__What you need to do__. Emit a verbatim copy of the lines running from the line with "Considering the items" through the end of the material below.

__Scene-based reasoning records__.
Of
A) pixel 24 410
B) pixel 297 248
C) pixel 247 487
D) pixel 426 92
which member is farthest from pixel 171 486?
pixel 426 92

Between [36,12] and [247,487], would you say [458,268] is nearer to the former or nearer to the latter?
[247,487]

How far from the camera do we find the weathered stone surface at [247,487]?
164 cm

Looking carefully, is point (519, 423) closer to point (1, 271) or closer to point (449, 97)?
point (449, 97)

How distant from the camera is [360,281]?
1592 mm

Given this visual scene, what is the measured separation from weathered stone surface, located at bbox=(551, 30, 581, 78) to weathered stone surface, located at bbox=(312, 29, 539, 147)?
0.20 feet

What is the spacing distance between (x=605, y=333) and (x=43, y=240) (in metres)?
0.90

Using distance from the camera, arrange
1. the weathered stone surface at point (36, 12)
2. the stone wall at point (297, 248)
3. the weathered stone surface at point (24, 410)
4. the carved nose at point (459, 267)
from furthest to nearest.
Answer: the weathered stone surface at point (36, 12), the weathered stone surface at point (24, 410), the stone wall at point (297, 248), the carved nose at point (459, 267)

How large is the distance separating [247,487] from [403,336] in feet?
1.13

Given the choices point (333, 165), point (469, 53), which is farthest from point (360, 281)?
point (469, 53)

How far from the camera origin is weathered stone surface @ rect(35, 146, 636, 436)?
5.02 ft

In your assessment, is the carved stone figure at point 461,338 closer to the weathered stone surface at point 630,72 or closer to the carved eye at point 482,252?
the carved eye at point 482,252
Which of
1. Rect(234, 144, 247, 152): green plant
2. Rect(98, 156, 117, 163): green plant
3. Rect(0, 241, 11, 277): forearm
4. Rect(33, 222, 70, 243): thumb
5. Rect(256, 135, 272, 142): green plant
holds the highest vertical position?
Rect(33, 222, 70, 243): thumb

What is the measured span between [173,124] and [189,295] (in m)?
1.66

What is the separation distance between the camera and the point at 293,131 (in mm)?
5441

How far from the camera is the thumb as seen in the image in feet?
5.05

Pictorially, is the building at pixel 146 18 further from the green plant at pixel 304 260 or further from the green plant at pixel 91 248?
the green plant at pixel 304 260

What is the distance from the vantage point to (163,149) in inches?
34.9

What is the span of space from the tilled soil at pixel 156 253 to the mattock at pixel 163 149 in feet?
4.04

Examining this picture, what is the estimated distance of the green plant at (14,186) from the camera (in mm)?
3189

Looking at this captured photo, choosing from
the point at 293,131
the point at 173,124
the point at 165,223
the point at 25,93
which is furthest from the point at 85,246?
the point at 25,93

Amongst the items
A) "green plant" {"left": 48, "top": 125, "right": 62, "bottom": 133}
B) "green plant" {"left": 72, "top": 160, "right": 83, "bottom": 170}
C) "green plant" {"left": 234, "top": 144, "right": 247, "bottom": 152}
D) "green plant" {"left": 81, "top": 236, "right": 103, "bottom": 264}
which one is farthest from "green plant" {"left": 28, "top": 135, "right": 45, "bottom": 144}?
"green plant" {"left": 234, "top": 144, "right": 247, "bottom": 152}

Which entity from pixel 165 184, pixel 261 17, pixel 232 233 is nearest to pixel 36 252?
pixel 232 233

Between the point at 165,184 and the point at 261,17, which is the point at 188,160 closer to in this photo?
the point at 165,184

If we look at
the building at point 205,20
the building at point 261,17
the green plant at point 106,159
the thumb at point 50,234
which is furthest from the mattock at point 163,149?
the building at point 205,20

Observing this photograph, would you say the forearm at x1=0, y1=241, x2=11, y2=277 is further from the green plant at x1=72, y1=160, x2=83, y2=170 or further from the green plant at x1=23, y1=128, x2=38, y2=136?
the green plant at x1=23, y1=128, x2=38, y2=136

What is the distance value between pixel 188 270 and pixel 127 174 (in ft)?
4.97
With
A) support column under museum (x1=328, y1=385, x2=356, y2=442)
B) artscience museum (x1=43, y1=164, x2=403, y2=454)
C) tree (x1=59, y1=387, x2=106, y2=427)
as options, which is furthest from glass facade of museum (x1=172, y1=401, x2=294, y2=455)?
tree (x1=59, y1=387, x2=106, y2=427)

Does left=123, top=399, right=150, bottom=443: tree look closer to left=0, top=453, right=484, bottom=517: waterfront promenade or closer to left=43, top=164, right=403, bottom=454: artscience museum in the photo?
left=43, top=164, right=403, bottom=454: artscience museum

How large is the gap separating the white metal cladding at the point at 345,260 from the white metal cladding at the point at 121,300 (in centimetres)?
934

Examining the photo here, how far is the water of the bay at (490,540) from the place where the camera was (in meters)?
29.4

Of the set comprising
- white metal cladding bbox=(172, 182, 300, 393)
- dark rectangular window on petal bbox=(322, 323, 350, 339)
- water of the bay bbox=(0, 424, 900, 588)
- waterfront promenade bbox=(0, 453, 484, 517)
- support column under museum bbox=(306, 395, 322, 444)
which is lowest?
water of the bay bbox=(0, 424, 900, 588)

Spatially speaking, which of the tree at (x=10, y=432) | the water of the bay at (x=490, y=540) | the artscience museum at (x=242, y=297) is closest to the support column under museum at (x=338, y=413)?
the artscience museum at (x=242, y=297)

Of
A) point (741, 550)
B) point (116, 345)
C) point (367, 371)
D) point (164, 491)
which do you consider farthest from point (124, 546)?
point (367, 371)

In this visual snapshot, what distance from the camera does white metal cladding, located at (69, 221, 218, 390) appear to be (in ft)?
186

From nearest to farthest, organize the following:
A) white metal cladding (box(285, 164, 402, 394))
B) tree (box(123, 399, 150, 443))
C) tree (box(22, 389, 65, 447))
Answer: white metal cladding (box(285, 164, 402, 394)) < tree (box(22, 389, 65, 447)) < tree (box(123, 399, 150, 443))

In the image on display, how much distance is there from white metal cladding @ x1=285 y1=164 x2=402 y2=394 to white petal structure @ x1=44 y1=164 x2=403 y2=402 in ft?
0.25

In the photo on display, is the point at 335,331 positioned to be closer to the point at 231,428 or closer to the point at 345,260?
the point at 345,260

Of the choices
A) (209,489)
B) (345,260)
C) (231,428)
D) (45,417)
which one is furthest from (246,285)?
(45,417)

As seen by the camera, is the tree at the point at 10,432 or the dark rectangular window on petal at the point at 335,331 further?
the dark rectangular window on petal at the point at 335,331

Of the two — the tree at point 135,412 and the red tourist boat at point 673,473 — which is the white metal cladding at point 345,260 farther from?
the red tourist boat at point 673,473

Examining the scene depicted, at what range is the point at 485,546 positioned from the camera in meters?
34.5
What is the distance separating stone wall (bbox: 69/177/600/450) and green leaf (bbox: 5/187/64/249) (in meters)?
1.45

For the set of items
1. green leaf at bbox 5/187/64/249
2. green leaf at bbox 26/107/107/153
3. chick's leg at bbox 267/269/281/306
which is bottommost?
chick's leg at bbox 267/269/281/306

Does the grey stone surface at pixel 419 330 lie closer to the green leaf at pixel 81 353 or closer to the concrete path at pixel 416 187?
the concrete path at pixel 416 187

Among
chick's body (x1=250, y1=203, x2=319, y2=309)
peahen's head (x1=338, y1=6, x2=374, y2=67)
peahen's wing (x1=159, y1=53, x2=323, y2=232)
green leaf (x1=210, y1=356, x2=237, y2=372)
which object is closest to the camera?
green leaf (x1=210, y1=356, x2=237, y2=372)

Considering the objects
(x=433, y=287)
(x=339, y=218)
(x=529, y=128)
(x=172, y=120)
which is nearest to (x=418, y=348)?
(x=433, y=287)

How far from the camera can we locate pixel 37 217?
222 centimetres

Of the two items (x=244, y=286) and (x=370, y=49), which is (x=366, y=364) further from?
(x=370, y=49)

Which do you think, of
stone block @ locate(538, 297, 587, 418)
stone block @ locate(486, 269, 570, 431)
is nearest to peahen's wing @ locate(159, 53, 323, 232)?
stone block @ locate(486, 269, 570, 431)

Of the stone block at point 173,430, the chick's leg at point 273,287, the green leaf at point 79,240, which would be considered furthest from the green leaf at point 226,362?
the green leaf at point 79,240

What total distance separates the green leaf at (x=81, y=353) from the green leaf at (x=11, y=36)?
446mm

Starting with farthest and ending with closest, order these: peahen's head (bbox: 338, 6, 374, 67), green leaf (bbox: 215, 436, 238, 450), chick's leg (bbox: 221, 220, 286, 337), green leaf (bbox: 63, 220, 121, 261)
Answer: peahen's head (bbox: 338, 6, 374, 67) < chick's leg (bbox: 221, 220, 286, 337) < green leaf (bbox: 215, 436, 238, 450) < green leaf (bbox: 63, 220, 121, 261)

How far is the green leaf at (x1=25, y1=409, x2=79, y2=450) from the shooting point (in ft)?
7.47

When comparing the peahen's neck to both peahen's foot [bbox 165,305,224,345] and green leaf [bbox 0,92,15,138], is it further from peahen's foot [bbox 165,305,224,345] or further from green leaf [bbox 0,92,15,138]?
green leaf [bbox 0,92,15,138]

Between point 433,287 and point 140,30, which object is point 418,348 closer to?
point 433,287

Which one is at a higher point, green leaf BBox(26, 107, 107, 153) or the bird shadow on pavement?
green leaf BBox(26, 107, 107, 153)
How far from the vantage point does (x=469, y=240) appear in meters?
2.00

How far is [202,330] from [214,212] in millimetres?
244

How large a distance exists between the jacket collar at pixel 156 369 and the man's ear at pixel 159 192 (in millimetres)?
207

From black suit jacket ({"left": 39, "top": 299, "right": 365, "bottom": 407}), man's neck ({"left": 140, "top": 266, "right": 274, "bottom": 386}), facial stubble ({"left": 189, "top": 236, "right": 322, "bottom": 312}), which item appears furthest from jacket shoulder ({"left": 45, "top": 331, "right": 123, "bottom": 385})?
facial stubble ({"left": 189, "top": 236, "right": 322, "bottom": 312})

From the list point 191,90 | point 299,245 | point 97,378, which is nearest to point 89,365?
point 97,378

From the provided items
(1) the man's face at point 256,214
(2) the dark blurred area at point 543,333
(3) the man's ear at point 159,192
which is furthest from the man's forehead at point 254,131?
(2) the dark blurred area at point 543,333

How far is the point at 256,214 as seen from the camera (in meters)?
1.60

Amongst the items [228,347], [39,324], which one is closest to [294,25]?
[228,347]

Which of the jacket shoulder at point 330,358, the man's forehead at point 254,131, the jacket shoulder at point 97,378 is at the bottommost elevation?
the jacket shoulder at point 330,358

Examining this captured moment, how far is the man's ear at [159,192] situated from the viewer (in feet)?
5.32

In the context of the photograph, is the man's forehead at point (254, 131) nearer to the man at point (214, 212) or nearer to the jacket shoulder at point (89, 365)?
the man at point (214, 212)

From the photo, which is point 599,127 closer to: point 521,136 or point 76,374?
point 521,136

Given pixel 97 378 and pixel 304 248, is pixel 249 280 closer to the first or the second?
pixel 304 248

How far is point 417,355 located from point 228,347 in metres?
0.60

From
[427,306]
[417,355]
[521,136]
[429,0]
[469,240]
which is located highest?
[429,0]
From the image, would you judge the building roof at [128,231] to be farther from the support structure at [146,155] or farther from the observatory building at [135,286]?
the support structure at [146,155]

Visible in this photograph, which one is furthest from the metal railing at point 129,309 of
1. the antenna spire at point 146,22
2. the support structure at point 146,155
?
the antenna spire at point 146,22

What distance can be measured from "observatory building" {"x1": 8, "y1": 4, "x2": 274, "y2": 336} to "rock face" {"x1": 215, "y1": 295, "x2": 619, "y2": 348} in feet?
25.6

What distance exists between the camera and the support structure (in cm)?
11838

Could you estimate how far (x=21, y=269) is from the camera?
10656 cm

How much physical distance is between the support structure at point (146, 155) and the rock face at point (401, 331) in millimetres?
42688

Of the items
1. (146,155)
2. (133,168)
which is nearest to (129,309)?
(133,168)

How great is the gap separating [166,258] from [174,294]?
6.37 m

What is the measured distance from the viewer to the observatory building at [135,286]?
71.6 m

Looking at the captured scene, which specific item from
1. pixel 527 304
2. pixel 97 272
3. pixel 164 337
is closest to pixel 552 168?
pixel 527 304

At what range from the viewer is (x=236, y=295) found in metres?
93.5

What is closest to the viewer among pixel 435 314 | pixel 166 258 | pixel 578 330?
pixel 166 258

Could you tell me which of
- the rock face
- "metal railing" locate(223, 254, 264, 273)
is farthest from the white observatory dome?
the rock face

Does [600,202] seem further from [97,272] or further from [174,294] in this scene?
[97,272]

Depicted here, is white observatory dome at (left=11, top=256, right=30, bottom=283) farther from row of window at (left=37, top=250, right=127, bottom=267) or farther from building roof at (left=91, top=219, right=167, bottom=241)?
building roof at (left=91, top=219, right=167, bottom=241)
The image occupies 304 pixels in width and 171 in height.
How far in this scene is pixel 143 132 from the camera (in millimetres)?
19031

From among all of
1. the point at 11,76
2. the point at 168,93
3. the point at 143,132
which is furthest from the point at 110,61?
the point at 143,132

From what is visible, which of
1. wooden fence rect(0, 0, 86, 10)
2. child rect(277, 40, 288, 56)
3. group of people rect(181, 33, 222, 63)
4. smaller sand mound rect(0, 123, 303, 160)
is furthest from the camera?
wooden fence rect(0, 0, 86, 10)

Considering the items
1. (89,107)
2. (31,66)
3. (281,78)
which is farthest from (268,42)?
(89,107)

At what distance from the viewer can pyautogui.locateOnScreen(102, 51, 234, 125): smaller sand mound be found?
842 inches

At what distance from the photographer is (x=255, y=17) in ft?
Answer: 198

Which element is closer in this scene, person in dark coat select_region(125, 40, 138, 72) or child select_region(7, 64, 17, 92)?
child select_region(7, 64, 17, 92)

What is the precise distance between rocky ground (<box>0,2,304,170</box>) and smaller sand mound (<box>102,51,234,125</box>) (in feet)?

__Reply__.
Considering the items
1. (89,107)
2. (31,66)
3. (281,78)
which is farthest from (268,42)?
(89,107)

At what distance from the viewer can pyautogui.locateOnScreen(102, 51, 234, 125): smaller sand mound be found?
842 inches

At what distance from the photographer is (x=255, y=17) in ft?
Answer: 198

Which element is closer in this scene, person in dark coat select_region(125, 40, 138, 72) or child select_region(7, 64, 17, 92)?
child select_region(7, 64, 17, 92)

What is the precise distance between rocky ground (<box>0,2,304,170</box>) and smaller sand mound (<box>102,51,234,125</box>) (in feet)?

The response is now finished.